[START Given text]

I pretty much play C&C btb with the exception of using critical hit/fumble tables.


----------



## wolfpunk (Dec 12, 2007)

I think my vote would be best placed in the "Now I play both" category. 

I like 3.5 for the ability to powergame. The level of customization is awesome, I can create pretty much anything I can think of by mixing races, templates, classes and prestige classes. Sure it is a lot of book work at high level, but it is worth it in my opinion to be able to have a character as good as any I have read about in works of fiction.

Two things that frustrate me with 3.5 is the page flipping that happens with high level casters casting spells on a round by round basis and grappling, whenever someone in our groups attempts to grapple whether it is the DM or a player, we call a "party foul" because it slows the game way way down. That being said, not much to complain about, and I will continue to play 3.5 more than likely even after 4e comes out.

I like C&C because I don't have to worry about all the concern for balance and having to review every book to decide what I am going to allow and what I am going to disallow because of balance issues. I have never seen a C&C thread dedicated to making a munchkin character (not saying there has never ever been one, I just have never seen one). C&C doesn't seem to attract powergamers. Furthermore, I can easily integrate any sort of homebrew setting with the necessary house rules. For example, I was thinking of the Hexblade class and wanted to set up something like it in C&C, so I took a look at the Hexblade class, considered what it was similar to in C&C and settled on the Bard, so I threw together a Bard that imposes penalties to enemies instead of bonuses to allies and I was pretty much ready to go. To me that was a great exercise and I know that if I am playing it and it is too powerful or too weak I can adjust the class' XP Table to make it fall in line.
For me, I don't have any real frustrations with C&C.

For me, I think it comes down to this, choose the right system for the style you want to play. Don't ask either system to do things it is not designed to do. If you keep that in mind I think you and your group will be happy with the gaming experience, and in my book, that matters more than anything else.


----------



## gideon_thorne (Dec 12, 2007)

wolfpunk said:
			
		

> I have never seen a C&C thread dedicated to making a munchkin character (not saying there has never ever been one, I just have never seen one).




Now thats a hell of an idea. I think I'll go start such a thread on the TLG forums and give these clever folks something to screwball around with for some silly fun.


----------



## Valiant (Dec 12, 2007)

Dristram said:
			
		

> Wow, that is totally an untrue statement.  I've played C&C as is btb and it's just fine on its own.
> 
> .

[END Given text]

- Challenge 1
Transcribe the passage of the gaming forum thread above between "I like 3.5 for" and "4e comes out.", inclusive.
- Challenge 2
In the gaming forum thread above, which C&C class did wolfpunk settle on as the basis for something like the Hexblade?

[START Given records]

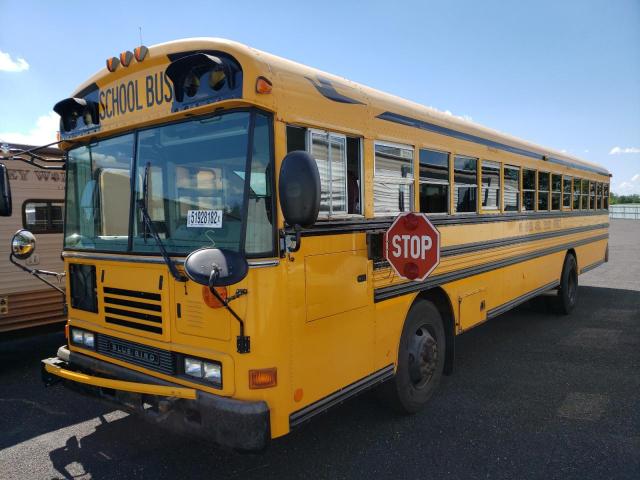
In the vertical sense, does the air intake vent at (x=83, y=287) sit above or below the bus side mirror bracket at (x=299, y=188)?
below

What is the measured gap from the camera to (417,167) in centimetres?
397

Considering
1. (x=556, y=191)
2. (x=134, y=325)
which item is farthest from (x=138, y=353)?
(x=556, y=191)

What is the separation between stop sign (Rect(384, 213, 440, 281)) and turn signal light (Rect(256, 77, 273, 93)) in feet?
4.54

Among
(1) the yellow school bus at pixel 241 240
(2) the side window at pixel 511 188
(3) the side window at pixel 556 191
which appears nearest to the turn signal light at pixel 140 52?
(1) the yellow school bus at pixel 241 240

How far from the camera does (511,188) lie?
Answer: 5.71 meters

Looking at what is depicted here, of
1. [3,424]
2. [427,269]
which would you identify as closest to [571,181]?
[427,269]

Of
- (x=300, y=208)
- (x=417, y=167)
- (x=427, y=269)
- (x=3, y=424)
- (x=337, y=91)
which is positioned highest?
(x=337, y=91)

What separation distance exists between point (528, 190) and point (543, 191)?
27.0 inches

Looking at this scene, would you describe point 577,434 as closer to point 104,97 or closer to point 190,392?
point 190,392

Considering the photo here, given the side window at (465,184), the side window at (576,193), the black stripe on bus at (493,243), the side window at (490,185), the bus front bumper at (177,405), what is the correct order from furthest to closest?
the side window at (576,193)
the side window at (490,185)
the side window at (465,184)
the black stripe on bus at (493,243)
the bus front bumper at (177,405)

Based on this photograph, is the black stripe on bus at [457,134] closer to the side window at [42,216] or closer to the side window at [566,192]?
the side window at [566,192]

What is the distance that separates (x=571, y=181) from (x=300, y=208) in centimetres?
712

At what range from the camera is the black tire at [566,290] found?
7629 mm

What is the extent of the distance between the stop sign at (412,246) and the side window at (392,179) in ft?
0.64
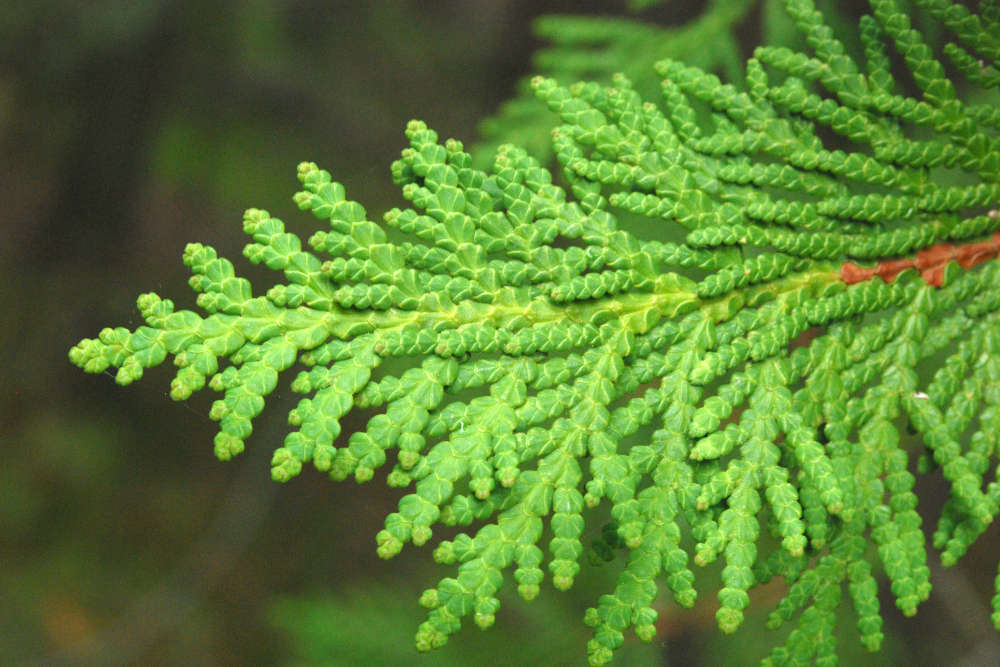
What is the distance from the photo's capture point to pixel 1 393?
13.5 feet

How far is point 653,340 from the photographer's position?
144 centimetres

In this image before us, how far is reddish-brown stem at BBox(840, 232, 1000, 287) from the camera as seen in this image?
154 cm

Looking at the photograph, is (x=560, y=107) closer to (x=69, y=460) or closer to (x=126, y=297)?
(x=126, y=297)

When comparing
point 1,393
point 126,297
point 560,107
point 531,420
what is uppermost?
point 126,297

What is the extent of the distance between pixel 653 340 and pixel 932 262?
628 mm

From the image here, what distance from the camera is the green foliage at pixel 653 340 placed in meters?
1.28

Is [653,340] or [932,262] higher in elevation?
[932,262]

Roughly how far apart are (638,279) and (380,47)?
3.28 meters

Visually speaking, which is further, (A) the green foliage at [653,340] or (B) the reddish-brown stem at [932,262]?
(B) the reddish-brown stem at [932,262]

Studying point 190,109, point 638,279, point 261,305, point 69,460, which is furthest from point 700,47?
point 69,460

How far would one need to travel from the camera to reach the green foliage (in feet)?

[END Given records]

- Written solution 1
I like 3.5 for the ability to powergame. The level of customization is awesome, I can create pretty much anything I can think of by mixing races, templates, classes and prestige classes. Sure it is a lot of book work at high level, but it is worth it in my opinion to be able to have a character as good as any I have read about in works of fiction.

Two things that frustrate me with 3.5 is the page flipping that happens with high level casters casting spells on a round by round basis and grappling, whenever someone in our groups attempts to grapple whether it is the DM or a player, we call a "party foul" because it slows the game way way down. That being said, not much to complain about, and I will continue to play 3.5 more than likely even after 4e comes out.

- Written solution 2
The Bard.